Ростислав Викторович на вопрос Ивана, знает ли он что-либо о Владимире Петровиче, сообщил, что его перевели на работу в горный отдел, но где находится сейчас, не знает.
Иван просил передать ему наилучшие пожелания в работе и здоровья, просил, чтобы он ему написал.
О его друзьях – геологах Ростислав Викторович сказал, что все они мобилизованы на фронт и пока сведений о них никаких нет.
Вскоре он, попрощавшись, ушёл на работу, а Иван, понимая, что Ксении Григорьевне надо отдохнуть после ночной работы, попросил разрешения побродить по любимым местам Маши.
До поезда оставалось ещё много времени, поэтому он отправился к райскому утёсу, где долго сидел, вспоминая историю этого места. Он думал, что эта гордая история любви затронула сердца сотен людей, оставивших здесь повязанные на кроны берёз свои разноцветные ленты. Они, развиваясь на ветру, как бы шептались между собой, отчего Иван несколько раз оглядывался.
С высокого утёса открывался величественный вид Уральских гор, золотые кроны волнующегося, то поднимавшегося на высоту, то опускавшегося в ущелья горного леса.

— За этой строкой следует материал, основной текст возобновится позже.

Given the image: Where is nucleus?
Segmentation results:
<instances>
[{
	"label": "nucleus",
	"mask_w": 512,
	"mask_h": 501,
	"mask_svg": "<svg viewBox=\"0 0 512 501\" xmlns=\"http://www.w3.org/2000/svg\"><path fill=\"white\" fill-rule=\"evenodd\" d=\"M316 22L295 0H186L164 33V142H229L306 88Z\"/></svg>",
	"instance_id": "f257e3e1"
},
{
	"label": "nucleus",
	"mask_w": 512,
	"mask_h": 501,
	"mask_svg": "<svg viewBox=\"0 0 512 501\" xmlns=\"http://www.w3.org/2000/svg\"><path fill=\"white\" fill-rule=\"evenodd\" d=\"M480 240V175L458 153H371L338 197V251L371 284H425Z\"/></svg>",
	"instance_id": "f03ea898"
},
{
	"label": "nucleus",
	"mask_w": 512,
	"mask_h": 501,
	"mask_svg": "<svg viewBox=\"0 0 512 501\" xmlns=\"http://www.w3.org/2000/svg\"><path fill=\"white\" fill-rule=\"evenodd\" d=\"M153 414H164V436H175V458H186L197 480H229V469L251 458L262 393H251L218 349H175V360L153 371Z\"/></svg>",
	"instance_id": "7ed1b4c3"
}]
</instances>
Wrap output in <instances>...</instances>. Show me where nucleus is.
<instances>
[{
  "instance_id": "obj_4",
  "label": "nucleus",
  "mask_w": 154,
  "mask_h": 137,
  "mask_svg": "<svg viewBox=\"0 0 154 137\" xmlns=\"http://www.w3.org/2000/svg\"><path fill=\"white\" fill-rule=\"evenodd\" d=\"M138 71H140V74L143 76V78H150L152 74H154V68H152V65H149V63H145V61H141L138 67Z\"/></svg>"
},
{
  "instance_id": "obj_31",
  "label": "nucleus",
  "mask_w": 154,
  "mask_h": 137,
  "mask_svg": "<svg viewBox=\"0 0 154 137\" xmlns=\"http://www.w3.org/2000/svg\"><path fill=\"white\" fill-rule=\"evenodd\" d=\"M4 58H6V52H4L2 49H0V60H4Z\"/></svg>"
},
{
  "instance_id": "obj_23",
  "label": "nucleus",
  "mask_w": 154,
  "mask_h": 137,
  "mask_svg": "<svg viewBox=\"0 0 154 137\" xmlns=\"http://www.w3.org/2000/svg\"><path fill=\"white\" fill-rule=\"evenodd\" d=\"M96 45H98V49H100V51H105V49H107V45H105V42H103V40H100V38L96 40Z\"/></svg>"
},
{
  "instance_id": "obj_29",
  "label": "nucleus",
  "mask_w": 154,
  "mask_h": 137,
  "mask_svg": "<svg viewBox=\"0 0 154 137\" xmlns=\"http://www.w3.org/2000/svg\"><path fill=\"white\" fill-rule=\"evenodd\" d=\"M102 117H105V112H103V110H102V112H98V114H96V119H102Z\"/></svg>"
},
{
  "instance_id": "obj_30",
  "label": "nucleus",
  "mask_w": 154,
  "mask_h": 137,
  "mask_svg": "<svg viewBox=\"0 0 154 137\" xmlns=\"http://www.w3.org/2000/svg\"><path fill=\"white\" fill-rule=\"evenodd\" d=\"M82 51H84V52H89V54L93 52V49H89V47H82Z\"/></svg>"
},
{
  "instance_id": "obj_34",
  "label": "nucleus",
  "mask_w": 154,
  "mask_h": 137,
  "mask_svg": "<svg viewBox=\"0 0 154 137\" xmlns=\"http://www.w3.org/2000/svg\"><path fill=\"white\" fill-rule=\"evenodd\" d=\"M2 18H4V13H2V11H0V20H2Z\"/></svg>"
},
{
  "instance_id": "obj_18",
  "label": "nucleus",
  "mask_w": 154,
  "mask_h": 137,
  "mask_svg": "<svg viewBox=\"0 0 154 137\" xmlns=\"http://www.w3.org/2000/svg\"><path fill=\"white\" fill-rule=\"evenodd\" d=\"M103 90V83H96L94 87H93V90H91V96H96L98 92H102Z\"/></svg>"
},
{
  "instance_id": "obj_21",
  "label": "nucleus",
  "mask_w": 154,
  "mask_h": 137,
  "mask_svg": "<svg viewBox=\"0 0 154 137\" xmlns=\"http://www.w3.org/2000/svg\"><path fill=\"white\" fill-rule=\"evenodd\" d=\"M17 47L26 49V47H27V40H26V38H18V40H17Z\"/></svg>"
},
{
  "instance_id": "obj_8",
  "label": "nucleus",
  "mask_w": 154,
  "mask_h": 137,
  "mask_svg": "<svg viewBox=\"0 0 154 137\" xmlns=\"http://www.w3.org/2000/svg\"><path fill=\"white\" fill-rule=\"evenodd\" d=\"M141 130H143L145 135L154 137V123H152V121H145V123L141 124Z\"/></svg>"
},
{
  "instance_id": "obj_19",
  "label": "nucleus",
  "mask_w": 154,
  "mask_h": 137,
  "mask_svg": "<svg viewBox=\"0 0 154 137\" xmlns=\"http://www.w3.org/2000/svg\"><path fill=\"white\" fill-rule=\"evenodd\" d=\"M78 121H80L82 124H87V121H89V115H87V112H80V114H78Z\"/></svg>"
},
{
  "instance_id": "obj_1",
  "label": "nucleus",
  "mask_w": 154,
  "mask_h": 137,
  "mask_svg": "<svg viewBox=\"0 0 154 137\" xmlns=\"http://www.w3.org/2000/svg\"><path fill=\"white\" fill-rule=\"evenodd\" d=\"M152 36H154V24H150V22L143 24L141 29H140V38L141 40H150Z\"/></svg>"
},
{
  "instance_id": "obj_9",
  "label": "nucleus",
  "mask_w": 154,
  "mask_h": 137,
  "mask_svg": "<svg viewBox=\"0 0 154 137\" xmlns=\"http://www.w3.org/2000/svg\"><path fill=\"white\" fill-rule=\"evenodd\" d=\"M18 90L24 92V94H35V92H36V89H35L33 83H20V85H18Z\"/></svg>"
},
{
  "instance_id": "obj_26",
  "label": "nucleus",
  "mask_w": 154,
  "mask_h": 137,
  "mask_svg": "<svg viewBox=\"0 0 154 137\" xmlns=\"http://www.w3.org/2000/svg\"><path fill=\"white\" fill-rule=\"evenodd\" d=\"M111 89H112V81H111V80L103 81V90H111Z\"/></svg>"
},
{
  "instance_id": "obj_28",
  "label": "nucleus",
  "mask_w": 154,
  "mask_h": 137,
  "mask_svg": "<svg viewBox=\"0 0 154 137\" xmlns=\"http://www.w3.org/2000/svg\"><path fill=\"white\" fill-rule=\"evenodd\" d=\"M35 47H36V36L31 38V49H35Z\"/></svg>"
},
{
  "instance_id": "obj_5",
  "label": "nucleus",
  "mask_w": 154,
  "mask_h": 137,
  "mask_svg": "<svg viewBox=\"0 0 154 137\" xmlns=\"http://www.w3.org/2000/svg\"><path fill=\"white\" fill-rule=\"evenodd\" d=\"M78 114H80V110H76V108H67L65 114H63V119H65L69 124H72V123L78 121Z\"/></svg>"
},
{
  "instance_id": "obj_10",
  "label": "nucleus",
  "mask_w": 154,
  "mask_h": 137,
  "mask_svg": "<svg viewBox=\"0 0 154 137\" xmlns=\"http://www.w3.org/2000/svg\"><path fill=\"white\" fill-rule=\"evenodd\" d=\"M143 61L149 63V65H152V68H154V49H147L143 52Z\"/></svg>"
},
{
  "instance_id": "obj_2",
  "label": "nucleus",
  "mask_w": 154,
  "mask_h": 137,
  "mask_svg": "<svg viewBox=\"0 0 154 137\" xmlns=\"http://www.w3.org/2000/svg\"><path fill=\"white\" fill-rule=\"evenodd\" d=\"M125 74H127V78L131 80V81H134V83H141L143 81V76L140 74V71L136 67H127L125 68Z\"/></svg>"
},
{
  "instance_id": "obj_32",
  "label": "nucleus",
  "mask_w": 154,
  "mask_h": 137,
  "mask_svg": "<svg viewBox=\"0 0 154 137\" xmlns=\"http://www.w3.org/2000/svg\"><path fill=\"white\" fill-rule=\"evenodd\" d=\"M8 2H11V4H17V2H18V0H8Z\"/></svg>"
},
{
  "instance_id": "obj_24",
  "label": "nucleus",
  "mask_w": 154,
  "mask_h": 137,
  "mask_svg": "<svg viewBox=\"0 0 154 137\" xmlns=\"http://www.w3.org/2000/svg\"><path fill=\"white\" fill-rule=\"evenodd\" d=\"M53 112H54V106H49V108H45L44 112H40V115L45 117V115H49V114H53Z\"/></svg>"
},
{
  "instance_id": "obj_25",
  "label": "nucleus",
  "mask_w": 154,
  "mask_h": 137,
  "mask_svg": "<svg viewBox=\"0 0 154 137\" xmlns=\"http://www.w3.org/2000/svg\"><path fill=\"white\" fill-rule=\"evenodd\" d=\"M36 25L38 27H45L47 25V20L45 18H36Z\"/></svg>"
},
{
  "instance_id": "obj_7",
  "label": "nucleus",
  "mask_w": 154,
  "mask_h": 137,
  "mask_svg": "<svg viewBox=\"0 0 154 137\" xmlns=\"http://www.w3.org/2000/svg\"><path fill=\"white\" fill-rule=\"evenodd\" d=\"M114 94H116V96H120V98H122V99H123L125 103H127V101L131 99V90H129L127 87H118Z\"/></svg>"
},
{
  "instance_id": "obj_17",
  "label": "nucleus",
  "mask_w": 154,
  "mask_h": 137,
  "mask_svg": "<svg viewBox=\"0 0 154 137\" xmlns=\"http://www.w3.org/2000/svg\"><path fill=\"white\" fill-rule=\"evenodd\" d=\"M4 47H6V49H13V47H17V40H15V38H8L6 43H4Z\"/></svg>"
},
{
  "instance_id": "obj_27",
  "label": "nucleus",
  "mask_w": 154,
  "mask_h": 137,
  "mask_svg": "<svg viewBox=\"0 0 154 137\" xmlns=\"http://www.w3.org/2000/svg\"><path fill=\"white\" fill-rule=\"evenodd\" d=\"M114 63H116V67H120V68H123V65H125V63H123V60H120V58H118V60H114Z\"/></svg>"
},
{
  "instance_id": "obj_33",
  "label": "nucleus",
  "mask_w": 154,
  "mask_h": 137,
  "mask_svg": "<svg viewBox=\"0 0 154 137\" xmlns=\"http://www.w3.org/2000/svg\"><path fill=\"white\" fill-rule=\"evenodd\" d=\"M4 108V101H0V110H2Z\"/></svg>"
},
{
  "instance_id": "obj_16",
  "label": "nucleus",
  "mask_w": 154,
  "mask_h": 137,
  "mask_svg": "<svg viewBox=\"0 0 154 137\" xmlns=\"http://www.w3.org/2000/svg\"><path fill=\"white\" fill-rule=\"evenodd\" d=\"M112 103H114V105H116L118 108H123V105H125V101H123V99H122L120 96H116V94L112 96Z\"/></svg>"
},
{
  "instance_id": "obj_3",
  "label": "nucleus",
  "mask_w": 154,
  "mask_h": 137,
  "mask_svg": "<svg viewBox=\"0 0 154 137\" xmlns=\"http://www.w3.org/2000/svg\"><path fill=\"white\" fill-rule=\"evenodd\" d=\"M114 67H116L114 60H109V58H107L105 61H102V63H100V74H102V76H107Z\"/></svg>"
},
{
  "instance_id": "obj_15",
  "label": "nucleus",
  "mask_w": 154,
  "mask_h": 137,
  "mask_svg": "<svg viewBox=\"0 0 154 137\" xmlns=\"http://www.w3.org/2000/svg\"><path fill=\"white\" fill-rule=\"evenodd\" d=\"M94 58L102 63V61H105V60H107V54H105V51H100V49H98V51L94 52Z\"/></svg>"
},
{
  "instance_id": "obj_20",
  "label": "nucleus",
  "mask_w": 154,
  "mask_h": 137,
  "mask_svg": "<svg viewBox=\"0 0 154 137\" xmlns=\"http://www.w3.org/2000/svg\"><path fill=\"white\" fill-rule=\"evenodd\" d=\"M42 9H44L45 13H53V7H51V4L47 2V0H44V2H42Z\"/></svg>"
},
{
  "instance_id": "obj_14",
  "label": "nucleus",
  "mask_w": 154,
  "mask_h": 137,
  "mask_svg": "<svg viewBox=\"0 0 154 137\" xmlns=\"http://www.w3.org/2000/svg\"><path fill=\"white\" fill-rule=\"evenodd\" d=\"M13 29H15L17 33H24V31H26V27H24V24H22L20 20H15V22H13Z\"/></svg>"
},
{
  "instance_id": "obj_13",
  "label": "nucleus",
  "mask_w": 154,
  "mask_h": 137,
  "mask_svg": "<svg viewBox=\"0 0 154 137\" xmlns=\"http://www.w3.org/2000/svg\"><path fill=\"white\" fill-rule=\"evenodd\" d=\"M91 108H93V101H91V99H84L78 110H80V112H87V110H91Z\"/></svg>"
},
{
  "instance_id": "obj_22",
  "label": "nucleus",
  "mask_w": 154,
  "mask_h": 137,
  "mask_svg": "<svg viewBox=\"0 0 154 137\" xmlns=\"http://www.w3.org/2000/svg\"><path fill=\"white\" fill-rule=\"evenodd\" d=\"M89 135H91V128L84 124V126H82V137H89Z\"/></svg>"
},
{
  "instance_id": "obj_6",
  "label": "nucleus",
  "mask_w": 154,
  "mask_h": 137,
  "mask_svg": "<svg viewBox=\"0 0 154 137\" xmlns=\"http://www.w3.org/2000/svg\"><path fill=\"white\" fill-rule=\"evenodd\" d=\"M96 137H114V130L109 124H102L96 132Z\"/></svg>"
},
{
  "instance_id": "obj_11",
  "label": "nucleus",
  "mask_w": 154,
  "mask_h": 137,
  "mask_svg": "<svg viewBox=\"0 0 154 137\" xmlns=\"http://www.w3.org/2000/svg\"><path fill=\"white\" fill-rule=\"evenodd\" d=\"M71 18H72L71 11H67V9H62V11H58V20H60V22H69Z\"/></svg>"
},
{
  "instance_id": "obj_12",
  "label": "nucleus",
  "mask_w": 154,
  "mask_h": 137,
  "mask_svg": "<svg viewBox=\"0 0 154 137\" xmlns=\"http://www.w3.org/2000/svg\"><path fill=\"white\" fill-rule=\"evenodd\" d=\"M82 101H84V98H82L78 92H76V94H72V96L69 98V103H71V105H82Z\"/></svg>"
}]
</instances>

Иван подумал, что такая одухотворённая местными людьми красота не может быть отдана на поругание фашистам, и одолеть военной силой живущих здесь людей просто невозможно.
Побывал он и у Святого ключа, заряжаясь энергией чистой воды.
После прогулки он возвратился в дом. Ксения Григорьевна приготовила Ивану целую сумку всякой еды и строго приказала всё это забрать с собой. Она попросила у него разрешения оставить ей письмо от его родителей, потому что описание произошедших событий в Ленинграде её очень обеспокоило. Иван оставил ей письмо, понимая, что и следующие письма из Ленинграда будут такими же драматическими.
Через час он уже вновь сидел в проходящем через Златоуст поезде по направлению к Челябинску.